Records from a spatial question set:
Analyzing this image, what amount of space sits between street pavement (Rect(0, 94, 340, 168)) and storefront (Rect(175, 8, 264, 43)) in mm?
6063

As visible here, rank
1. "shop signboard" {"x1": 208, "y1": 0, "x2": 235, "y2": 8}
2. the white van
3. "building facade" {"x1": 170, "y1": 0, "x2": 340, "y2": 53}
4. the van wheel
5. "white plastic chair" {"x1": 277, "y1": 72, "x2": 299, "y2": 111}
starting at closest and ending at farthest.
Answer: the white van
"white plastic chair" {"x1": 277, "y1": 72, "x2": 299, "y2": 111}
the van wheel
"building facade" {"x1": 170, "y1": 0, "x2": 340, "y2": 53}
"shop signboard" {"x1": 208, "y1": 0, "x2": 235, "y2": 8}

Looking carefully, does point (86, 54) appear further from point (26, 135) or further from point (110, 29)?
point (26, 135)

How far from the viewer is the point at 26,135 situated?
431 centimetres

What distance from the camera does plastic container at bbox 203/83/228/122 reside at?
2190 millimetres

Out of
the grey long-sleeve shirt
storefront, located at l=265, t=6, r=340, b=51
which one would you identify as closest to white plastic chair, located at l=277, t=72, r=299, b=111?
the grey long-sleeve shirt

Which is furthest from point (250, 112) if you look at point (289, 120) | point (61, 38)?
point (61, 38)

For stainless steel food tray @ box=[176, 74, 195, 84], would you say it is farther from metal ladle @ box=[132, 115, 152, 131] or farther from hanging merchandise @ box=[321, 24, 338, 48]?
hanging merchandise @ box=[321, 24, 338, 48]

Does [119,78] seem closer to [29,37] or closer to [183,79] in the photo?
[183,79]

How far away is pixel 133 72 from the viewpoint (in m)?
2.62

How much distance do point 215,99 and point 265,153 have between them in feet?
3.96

▸ PROBLEM REQUIREMENTS: Copy out all of the data above line for line, with nothing changed.

▸ OUTPUT OF THE EXERCISE:
Analyzing this image, what amount of space sits between street pavement (Rect(0, 94, 340, 168)) and storefront (Rect(175, 8, 264, 43)) in mm?
6063

As visible here, rank
1. "shop signboard" {"x1": 208, "y1": 0, "x2": 235, "y2": 8}
2. the white van
3. "building facade" {"x1": 170, "y1": 0, "x2": 340, "y2": 53}
4. the van wheel
5. "white plastic chair" {"x1": 277, "y1": 72, "x2": 299, "y2": 111}
starting at closest and ending at farthest.
Answer: the white van
"white plastic chair" {"x1": 277, "y1": 72, "x2": 299, "y2": 111}
the van wheel
"building facade" {"x1": 170, "y1": 0, "x2": 340, "y2": 53}
"shop signboard" {"x1": 208, "y1": 0, "x2": 235, "y2": 8}

Looking carefully, does point (86, 54) appear further from point (26, 135) or further from point (110, 29)?
point (26, 135)

How far from the viewer is the point at 26,135 situated?
431 centimetres

What distance from the camera does plastic container at bbox 203/83/228/122 reside at?
2190 millimetres

Out of
the grey long-sleeve shirt
storefront, located at l=265, t=6, r=340, b=51
which one would you identify as closest to white plastic chair, located at l=277, t=72, r=299, b=111?
the grey long-sleeve shirt

Which is furthest from point (250, 112) if you look at point (289, 120) | point (61, 38)?
point (61, 38)

For stainless steel food tray @ box=[176, 74, 195, 84], would you say it is farther from metal ladle @ box=[132, 115, 152, 131] or farther from hanging merchandise @ box=[321, 24, 338, 48]?
hanging merchandise @ box=[321, 24, 338, 48]

Does [119,78] seem closer to [29,37] or closer to [183,79] in the photo?
[183,79]

How far away is pixel 133 72 from the viewpoint (in m)?
2.62

How much distance do point 215,99 and point 265,153 have between them in feet?
3.96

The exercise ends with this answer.